PASSAGE PROVIDED Block Start
The WWHI was founded by the Gary and Mary West Foundation with the help of Dr. Eric Topol from Scripps Health and Don Jones of Qualcomm. WWHI Chairman Gary West has said they helped solidify for him that it was the right thing to do at the right time. Qualcomm remains a Technology and Educational partner for WWHI and Scripps Health is the institute's Healthcare Affiliate.

Qualcomm certainly is no stranger to the combination of wireless and healthcare. Last week, the company resurrected Lifecomm with the help of Hughes Telematics and American Medical Alert Corporation. Lifecomm plans to launch a mobile Personal Emergency Response Service (PERS) focused on seniors and their caregivers in the United States in 2011. The PERS solution consists of a wearable device with one-touch access to an emergency assistance call center.

The WWHI got some good news of its own last week with another grant from the Gary and Mary West Foundation, this time in the amount of $20 million, to support biomedical engineering research. That's on top of the initial $45 million the foundation gave last year. The latest grant also will be used to support the institute's recently launched Postdoctoral Program, which is training students in the field of wireless health.
PASSAGE PROVIDED Block End
### REQUIRED ACTIONS
• 1. Print the passage on the WWHI from "Qualcomm certainly is" up to and including "of wireless health.".
• 2. List every company or organization other than the WWHI that the passage on the WWHI names.
MATERIAL SHOWN Block Start
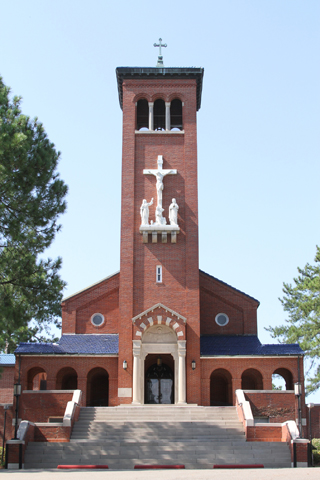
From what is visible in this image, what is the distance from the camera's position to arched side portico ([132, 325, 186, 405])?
31.8 metres

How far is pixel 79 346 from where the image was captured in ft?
111

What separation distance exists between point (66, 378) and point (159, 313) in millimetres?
7275

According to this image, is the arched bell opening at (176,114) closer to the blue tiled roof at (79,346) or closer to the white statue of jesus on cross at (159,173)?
the white statue of jesus on cross at (159,173)

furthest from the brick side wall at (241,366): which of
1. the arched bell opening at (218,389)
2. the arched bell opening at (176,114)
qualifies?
the arched bell opening at (176,114)

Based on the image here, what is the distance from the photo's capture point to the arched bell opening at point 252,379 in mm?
34156

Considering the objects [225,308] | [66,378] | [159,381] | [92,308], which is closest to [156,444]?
[159,381]

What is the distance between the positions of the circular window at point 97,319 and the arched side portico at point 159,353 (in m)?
4.08

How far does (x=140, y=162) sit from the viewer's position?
35.6 m

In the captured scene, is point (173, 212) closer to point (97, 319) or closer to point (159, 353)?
point (159, 353)

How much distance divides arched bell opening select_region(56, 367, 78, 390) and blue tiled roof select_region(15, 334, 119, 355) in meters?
1.34

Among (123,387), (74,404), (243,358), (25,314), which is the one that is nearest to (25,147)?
(25,314)

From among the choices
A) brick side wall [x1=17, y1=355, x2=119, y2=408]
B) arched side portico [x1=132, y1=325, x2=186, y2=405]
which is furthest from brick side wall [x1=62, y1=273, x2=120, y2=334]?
arched side portico [x1=132, y1=325, x2=186, y2=405]

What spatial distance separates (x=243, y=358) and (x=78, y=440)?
32.9 feet

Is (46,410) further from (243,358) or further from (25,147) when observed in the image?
(25,147)
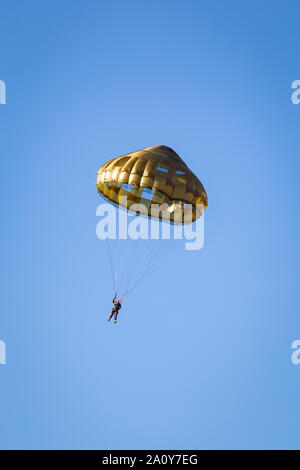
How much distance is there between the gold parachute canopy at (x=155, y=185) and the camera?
117ft

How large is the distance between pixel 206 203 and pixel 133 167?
454 cm

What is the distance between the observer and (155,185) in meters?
35.4

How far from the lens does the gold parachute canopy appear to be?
35625 mm
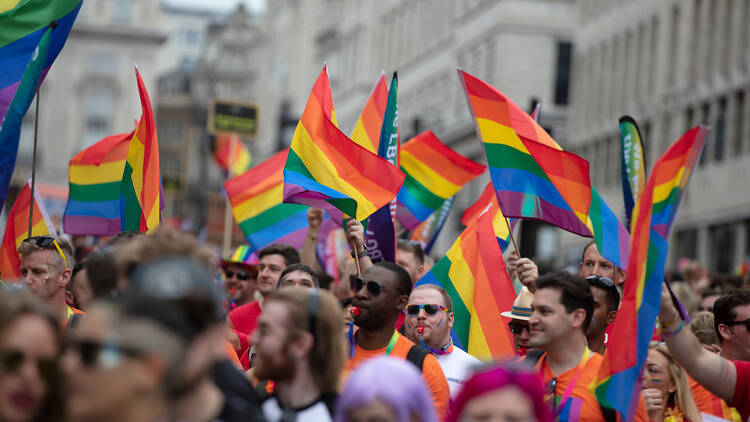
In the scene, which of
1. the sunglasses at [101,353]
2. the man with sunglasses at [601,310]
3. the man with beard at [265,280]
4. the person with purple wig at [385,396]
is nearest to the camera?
the sunglasses at [101,353]

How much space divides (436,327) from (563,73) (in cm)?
3946

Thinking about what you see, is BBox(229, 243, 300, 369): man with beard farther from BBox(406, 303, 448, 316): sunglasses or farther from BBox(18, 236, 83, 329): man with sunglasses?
BBox(406, 303, 448, 316): sunglasses

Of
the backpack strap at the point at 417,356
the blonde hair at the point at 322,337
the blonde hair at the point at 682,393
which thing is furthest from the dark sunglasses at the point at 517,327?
the blonde hair at the point at 322,337

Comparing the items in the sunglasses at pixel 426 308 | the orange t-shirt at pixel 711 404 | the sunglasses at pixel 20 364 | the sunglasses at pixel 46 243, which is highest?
the sunglasses at pixel 20 364

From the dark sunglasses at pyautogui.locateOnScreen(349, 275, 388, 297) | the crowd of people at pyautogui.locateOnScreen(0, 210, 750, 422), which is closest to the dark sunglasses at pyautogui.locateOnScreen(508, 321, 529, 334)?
the crowd of people at pyautogui.locateOnScreen(0, 210, 750, 422)

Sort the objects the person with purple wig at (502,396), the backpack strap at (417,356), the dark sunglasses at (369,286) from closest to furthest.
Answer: the person with purple wig at (502,396)
the backpack strap at (417,356)
the dark sunglasses at (369,286)

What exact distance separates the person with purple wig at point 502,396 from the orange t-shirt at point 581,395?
5.08 ft

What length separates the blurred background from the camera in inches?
1238

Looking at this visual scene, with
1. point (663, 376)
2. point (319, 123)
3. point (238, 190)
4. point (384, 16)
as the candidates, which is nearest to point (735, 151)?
point (238, 190)

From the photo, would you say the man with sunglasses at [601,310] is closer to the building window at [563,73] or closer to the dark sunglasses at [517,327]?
the dark sunglasses at [517,327]

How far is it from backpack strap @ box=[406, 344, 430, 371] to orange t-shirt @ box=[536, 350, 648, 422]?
1.94ft

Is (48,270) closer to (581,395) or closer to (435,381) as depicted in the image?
(435,381)

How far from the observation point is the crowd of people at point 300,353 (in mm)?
3926

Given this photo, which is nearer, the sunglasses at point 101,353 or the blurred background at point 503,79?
the sunglasses at point 101,353
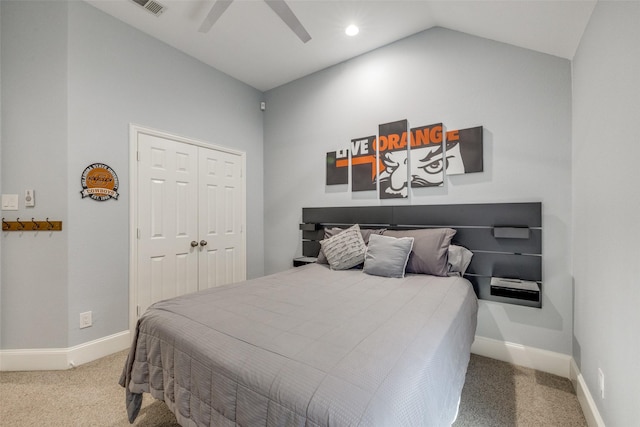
MATERIAL SHOWN Block End
### RESPONSES BY ITEM NUMBER
• 1.
Qualcomm certainly is no stranger to the combination of wireless and healthcare. Last week, the company resurrected Lifecomm with the help of Hughes Telematics and American Medical Alert Corporation. Lifecomm plans to launch a mobile Personal Emergency Response Service (PERS) focused on seniors and their caregivers in the United States in 2011. The PERS solution consists of a wearable device with one-touch access to an emergency assistance call center.

The WWHI got some good news of its own last week with another grant from the Gary and Mary West Foundation, this time in the amount of $20 million, to support biomedical engineering research. That's on top of the initial $45 million the foundation gave last year. The latest grant also will be used to support the institute's recently launched Postdoctoral Program, which is training students in the field of wireless health.

• 2.
Gary and Mary West Foundation
Scripps Health
Qualcomm
Lifecomm
Hughes Telematics
American Medical Alert Corporation